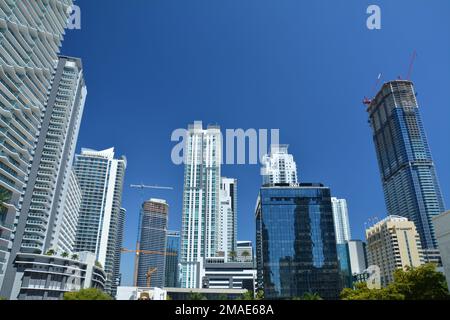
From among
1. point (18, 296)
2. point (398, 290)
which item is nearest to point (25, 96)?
point (18, 296)

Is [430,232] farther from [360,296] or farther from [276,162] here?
[360,296]

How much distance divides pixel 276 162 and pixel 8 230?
13191 cm

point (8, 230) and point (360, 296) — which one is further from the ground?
point (8, 230)

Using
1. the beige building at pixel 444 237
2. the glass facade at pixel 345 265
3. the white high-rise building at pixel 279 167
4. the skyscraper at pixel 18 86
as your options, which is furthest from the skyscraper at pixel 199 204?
the beige building at pixel 444 237

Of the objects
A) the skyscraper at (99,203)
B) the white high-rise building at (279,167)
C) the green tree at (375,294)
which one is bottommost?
the green tree at (375,294)

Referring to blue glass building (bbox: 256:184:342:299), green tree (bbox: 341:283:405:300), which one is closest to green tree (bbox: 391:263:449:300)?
green tree (bbox: 341:283:405:300)

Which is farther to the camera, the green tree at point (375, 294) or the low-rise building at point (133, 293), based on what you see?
the low-rise building at point (133, 293)

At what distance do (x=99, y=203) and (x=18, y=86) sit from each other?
96526 mm

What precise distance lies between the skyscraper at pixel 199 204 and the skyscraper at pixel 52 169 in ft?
173

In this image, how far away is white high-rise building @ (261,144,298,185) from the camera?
17662 centimetres

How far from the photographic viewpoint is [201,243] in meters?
154

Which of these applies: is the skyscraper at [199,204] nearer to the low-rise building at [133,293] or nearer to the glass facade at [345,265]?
the glass facade at [345,265]

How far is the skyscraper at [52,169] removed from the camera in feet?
296

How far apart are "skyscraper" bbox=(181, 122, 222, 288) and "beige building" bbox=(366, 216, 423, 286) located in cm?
7543
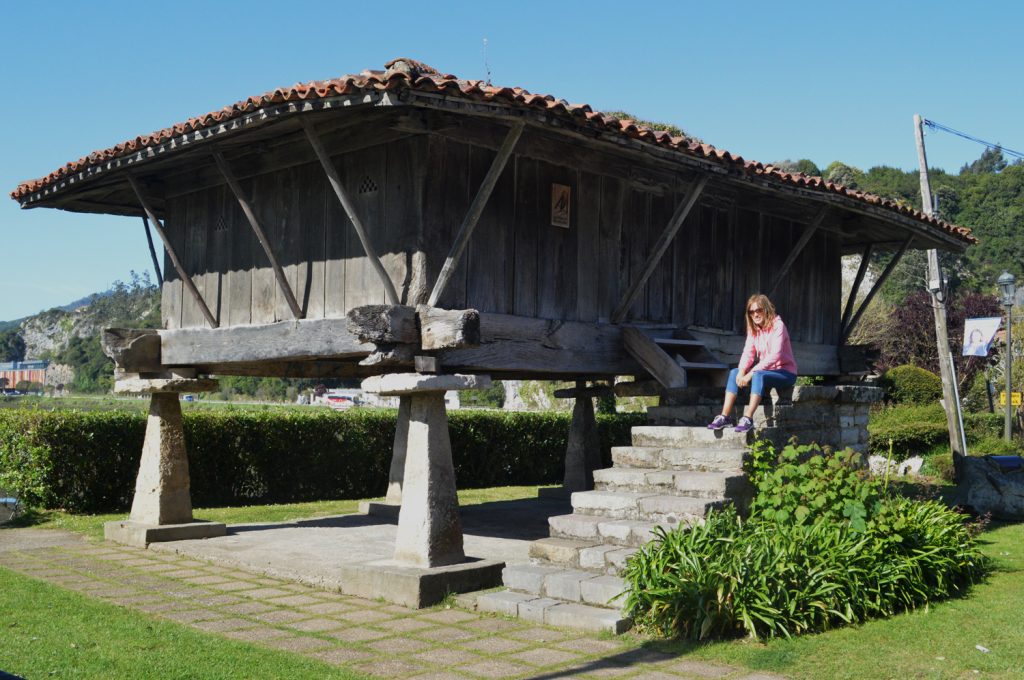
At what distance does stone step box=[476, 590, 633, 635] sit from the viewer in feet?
19.0

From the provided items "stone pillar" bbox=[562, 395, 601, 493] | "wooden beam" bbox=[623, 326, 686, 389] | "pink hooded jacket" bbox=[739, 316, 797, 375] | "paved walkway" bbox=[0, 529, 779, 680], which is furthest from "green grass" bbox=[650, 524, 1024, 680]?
"stone pillar" bbox=[562, 395, 601, 493]

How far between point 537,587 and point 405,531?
1222 mm

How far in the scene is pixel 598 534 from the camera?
677 cm

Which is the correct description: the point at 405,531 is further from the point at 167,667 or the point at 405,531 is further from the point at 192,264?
the point at 192,264

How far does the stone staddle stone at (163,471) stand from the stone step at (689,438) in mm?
5055

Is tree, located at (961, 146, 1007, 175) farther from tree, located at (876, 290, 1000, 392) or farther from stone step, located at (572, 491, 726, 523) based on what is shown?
stone step, located at (572, 491, 726, 523)

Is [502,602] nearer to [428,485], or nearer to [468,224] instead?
[428,485]

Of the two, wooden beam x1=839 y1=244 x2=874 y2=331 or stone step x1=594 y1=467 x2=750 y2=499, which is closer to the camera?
stone step x1=594 y1=467 x2=750 y2=499

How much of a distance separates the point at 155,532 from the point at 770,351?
6267mm

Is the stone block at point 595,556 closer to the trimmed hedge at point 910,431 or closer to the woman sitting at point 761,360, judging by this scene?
the woman sitting at point 761,360

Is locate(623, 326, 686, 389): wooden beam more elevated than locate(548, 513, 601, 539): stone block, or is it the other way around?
locate(623, 326, 686, 389): wooden beam

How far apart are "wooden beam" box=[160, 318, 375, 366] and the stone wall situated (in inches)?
111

◆ ◆ ◆

PROBLEM DETAILS —
Copy the stretch of the listing from the line containing "Is tree, located" through the end of the listing, word for word, including both of those lines.

TASK RESULT —
Is tree, located at (961, 146, 1007, 175) farther from tree, located at (876, 290, 1000, 392) or farther from stone step, located at (572, 491, 726, 523) based on what is shown?
stone step, located at (572, 491, 726, 523)

Is [502,602] nearer to [428,485], or nearer to [468,224] instead?
[428,485]

Of the two, wooden beam x1=839 y1=244 x2=874 y2=331 or stone step x1=594 y1=467 x2=750 y2=499, which is closer to the camera?
stone step x1=594 y1=467 x2=750 y2=499

How much of a distance separates the point at 155,532 from the point at 770,351?
6267mm

Is the stone block at point 595,556 closer to the trimmed hedge at point 910,431 or closer to the woman sitting at point 761,360, judging by this scene?
the woman sitting at point 761,360

Is locate(623, 326, 686, 389): wooden beam more elevated than locate(548, 513, 601, 539): stone block, or is it the other way around?
locate(623, 326, 686, 389): wooden beam

How far apart are "wooden beam" box=[160, 318, 375, 366] and the stone wall situated (in inches)?
111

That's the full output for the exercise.